En efecto, el monopolio hoy en día no es que alguien compre todas las patillas existentes en el mercado y las acumule para luego, siendo el suyo el único sitio donde puedan comprarse, venderlas a punto de dañarse y por un alto precio. Ya no es así. El monopolio de hoy es una suerte de competencia imperfecta, y significa estrictamente los privilegios legales que le permiten a un único productor o a un grupo de productores controlar el precio de manera ventajosa frente a otros competidores.


Lo anterior trae consigo dos consecuencias. A los vendedores de la competencia, no tener la opción de bajar los precios: o vendes o no vendes. Y a las personas compradoras, no tener la opción de cuestionar los precios porque estos son legales: o compras o no compras.


De manera que el monopolio reside más en la capacidad de una empresa para crear, por intermedio de políticos y gobiernos, las reglas de juego de su sector de comercio. Y naturalmente los compradores –sin ser obligados a ello– terminarán comprándoles, pues de ir a otro sitio de la competencia no encontrarían mejores precios ni mejor calidad, precisamente porque la regulación sobre la competencia leal se los prohíbe. Es una paradoja, pero no es posible vender frescas y baratas las patillas sin caer en la competencia desleal.

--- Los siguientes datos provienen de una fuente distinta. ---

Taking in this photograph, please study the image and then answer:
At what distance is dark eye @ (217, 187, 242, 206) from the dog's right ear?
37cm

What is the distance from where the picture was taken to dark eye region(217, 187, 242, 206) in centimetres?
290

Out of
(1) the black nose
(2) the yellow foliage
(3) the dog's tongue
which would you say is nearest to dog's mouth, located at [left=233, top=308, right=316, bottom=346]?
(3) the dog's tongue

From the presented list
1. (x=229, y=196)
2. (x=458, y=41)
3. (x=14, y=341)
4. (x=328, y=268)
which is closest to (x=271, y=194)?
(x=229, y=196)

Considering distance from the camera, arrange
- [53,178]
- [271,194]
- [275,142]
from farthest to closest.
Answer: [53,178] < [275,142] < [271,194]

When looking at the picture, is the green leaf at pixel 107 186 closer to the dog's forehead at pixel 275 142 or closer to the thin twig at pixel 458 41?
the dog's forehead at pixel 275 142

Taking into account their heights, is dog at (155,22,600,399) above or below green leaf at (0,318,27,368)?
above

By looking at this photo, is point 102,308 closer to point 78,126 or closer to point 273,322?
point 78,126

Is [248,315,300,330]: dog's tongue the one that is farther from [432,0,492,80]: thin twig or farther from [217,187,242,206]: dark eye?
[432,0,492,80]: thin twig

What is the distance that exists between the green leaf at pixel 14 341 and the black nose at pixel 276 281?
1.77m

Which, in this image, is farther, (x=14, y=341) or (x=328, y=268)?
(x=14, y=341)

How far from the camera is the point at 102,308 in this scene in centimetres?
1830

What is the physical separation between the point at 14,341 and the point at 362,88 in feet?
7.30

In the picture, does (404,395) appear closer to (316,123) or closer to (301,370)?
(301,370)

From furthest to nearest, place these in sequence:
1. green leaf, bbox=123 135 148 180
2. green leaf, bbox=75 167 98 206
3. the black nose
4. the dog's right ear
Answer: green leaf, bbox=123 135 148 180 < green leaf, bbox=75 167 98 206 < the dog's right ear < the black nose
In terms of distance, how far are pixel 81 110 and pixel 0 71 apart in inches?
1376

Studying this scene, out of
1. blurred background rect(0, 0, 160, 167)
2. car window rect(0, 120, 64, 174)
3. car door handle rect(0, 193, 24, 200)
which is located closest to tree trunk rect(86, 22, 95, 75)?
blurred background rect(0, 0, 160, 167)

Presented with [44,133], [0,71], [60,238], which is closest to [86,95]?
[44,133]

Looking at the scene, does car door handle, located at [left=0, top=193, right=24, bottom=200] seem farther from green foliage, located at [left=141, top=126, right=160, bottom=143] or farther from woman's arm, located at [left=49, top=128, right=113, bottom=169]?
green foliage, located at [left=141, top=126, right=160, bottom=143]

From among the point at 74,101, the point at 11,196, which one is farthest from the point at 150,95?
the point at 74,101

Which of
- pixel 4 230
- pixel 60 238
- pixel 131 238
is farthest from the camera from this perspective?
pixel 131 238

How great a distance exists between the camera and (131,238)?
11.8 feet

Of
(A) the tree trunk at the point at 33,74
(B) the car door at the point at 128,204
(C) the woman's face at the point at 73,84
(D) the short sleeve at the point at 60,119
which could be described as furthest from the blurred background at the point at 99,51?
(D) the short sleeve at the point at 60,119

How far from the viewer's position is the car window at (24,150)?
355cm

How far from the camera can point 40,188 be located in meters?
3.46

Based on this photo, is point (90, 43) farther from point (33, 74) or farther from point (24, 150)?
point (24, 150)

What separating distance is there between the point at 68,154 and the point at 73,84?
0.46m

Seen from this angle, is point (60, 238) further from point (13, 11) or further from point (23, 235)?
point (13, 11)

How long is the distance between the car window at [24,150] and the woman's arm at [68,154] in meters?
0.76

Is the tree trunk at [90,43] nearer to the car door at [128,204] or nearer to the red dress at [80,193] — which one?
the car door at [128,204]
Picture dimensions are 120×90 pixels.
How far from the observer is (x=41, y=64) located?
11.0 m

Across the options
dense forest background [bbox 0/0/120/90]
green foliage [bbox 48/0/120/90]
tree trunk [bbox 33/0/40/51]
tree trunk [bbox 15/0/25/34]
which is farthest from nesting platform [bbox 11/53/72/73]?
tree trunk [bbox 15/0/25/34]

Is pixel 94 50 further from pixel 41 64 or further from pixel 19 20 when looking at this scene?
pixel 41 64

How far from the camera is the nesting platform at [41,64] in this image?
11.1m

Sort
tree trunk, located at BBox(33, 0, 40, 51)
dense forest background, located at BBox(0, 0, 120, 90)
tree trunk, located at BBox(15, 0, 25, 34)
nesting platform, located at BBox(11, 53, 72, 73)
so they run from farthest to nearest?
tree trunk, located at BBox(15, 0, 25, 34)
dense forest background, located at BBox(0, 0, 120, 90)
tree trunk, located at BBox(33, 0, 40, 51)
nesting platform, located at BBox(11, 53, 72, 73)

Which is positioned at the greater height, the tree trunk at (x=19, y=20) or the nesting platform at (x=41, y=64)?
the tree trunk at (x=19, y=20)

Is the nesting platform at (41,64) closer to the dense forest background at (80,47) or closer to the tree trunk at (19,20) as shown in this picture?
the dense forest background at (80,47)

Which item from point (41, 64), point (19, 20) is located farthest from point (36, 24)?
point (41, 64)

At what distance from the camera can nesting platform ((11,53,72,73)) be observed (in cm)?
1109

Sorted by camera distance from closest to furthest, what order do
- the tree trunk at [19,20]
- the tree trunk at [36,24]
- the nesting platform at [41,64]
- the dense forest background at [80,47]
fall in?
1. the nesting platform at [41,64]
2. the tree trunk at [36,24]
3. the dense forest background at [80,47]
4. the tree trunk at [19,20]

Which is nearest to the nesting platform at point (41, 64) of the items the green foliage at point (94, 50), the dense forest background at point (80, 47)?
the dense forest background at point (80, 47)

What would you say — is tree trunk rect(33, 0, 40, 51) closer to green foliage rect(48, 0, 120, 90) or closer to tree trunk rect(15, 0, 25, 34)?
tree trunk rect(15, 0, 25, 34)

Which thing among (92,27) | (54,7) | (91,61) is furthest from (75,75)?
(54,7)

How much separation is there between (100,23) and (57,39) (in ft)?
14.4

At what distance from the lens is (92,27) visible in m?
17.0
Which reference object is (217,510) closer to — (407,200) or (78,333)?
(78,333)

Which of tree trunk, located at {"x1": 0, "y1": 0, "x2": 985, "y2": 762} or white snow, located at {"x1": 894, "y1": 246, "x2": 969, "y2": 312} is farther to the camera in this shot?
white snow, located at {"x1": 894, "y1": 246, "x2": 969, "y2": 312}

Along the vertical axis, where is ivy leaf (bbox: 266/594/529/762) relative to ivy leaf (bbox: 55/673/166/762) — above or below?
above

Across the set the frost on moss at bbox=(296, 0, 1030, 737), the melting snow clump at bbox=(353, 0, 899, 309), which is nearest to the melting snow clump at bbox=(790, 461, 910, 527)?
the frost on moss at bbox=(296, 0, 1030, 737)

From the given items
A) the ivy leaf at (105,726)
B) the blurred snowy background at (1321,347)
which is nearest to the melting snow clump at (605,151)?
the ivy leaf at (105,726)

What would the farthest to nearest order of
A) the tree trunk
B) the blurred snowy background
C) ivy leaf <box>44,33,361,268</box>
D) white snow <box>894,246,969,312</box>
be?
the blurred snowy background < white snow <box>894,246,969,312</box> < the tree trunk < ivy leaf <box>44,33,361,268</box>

Por otra parte, el hecho de que un productor o empresario pueda comprar políticos y mover gobiernos para hacer las reglas de juego a su medida, evidencia su músculo financiero; es decir, su capacidad para tomar ventajas sin bajar los precios, por ejemplo, desde la contundencia y factura de sus campañas publicitarias o con la presentación atractiva de sus productos. En fin, oportunidades agregadas que únicamente una empresa poderosa es capaz de asumir como inversión, pues las empresas monopolizadoras lo primero que cuidan es su imagen (cuidado bajo el cual aparentan ser favorecedores del consumidor y no lo contrario).


La verdad indiscutible es que la persona compradora se ve afectada es por esto: porque si hay un producto X, cuyo valor es de 2.000 pesos, y alguien que monopoliza (empresarios, congresistas y políticos) de pronto decide que en adelante valdrá 4.000 pesos, el comerciante que lo ofrezca en un valor menor a ese estaría desobedeciendo las reglas impuestas por su gremio y, también, por el Código de Comercio. Es lógico entonces que, en semejante contexto hipotético, donde el monopolio ocurre “legal” o escondidamente, la gente termine concluyendo que la realidad mercantil de ese producto es esa y no otra.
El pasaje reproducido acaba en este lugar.